Although the original version of PsExec is available in the Sysinternals utility suite, there is also an Impacket variant that uses an SMB connection and, like the original version, is based on port 445.
The Impacket variant supports SMB and other protocols such as IP, UDP, TCP, which enable connections for HTTP, LDAP (Lightweight Directory Access Protocol), and Microsoft SQL Server (MSSQL).
Hackers use PsExec in their attacks. NetWalker ransomware uses PsExec to run their payload on all systems in one domain. Quantum ransomware Gang also relied on PsExec and WMI to encrypt systems in an attack that took just two hours.

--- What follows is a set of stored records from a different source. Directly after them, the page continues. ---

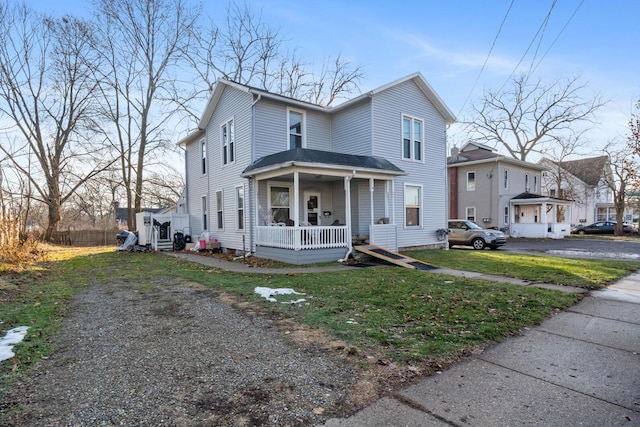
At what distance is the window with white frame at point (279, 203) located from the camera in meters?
12.9

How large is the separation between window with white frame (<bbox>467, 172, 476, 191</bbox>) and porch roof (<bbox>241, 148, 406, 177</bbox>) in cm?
1576

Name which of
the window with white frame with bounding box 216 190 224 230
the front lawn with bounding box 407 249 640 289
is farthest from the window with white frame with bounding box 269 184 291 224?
the front lawn with bounding box 407 249 640 289

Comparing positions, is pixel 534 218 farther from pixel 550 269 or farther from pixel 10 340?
pixel 10 340

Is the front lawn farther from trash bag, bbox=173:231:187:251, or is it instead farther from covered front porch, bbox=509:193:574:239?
covered front porch, bbox=509:193:574:239

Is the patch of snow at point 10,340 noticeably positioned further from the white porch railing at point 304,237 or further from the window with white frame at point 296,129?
the window with white frame at point 296,129

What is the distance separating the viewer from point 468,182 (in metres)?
26.1

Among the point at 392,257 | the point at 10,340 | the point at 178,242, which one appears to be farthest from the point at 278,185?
the point at 10,340

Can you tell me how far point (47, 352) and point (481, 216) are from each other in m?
26.5

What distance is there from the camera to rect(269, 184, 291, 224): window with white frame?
12909 mm

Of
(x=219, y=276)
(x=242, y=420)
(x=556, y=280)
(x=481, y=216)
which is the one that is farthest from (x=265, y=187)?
(x=481, y=216)

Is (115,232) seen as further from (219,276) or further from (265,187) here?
(219,276)

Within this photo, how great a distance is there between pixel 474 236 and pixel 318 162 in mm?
10273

According to the researchers, blocking port 135 does not prevent a threat actor from exploiting the vulnerability and completing an attack. While blocking port 445 is essential, it is also not enough.
In its analysis of a technique released by Pentera that shows an implementation of the PsExec tool that only runs on port 135, Lazar was able to show that blocking or monitoring RPC traffic in enterprise environments is not common practice, because defenders are unaware that RPC can pose a security risk to the network if left unchecked.
The sources for this piece include an article in BleepingComputer.